◆ Quoted text
►

Page MenuHomePhabricator

Review the entire flow of interaction between VisualEditor Citoid extension, the Citoid service and Zotero
Open, Needs TriagePublicFeature

Description

When an editor enters a URI into the Citoid extension, it gets passed to the Citoid service, which performs preliminary checks then typically hands over to Zotero to download and analyze the resource. However, the exact details of this interaction works are complex, and careful review may allow us to improve and simplify the experience for both the editor and the resource provider.

Priorities

  • Clean separation of responsibilities between modules
  • Sufficient data flow for detailed error reporting and logging
  • Enough flexibility to ensure a good experience for the editor (e.g. identifying errors and offering suitable fallbacks)
  • Enough flexibility to ensure a good experience for the resource provider (e.g. avoiding multiple downloads and request flooding)
  • Readable code

Some relevant technical details

The typical logic flow for a URL request is:

  1. The editor enters a URL into the VisualEditor Citoid extension.
  2. Citoid's CitoidService.js detects that the resource given is a URL, and calls requestFromURL.

◄

◆ Information shown
►

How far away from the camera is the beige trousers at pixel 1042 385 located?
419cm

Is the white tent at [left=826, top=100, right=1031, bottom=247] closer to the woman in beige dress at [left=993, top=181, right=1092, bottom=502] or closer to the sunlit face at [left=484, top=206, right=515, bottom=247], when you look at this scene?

◄

◆ Given instruction
Reproduce the Citoid task page word for word from "The typical logic" to "and calls requestFromURL.".

◆ Response to the task
The typical logic flow for a URL request is:

  1. The editor enters a URL into the VisualEditor Citoid extension.
  2. Citoid's CitoidService.js detects that the resource given is a URL, and calls requestFromURL.